Thirty grams of GA (acacia senegal exudate), fine powder packed as one sachet, was administered for 12 weeks as a single dose dissolved in water to be consumed in the early morning. Renal and liver function parameters were measured as a baseline, after week 4 and week 12 of GA oral ingestion.

Measurement of Blood Chemistry

Three ml were withdrawn from a lithium heparin container. Plasma was separated by centrifugation at 2,000 rpm for 10 min and then aliquoted and submitted for biochemical analysis.
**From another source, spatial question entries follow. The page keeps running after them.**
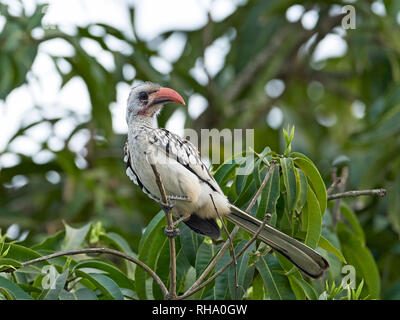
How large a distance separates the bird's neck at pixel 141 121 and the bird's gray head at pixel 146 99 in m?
0.01

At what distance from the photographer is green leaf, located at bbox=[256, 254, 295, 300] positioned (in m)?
2.52

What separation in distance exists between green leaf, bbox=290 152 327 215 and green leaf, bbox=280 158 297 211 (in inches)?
2.5

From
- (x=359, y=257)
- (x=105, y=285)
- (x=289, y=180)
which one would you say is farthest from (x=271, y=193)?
(x=359, y=257)

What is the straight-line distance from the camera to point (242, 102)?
19.5ft

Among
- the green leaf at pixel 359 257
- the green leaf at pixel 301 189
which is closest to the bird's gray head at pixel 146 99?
the green leaf at pixel 301 189

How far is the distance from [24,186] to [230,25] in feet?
8.10

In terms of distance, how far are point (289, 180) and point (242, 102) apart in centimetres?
356

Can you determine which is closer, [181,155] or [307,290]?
[307,290]

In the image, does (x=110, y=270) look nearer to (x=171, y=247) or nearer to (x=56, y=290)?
(x=56, y=290)

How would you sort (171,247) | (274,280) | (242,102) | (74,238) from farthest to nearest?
(242,102), (74,238), (274,280), (171,247)

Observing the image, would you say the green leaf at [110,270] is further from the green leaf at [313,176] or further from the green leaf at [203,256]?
the green leaf at [313,176]

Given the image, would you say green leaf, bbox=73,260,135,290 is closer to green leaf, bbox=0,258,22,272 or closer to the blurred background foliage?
green leaf, bbox=0,258,22,272

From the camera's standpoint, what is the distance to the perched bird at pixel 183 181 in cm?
253

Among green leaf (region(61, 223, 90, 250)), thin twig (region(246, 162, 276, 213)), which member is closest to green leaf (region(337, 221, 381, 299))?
thin twig (region(246, 162, 276, 213))
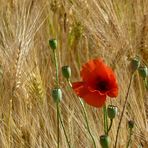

Cobas C311 (Roche, Germany) automated chemistry analyzer was used to measure the total protein, albumin, alanine aminotransferase (ALT), aspartate aminotransferase (AST), alkaline phosphatase, amylase, creatinine, total bilirubin, and direct bilirubin values. The machine applies absorption photometry to determine the absorbance amount in the blood that is used to calculate the concentration in the sample and apply the ion-selective electrode (ISE) to measure electrolytes level (23). The concept of measurement of ALT liver enzymes catalyzes the reaction between L-alanine and 2-oxoglutarate (24, 25). While AST catalyzes the transfer of an amino group between L-aspartate and 2-oxoglutarate to form oxaloacetate and L-glutamate (25). The ALP concept of measurementis that, p-nitrophenyl phosphate is cleaved by phosphatases into phosphate and p-nitrophenol in the presence of magnesium and zinc ions. The p-nitrophenol released is directly proportional to the catalytic ALP activity (26).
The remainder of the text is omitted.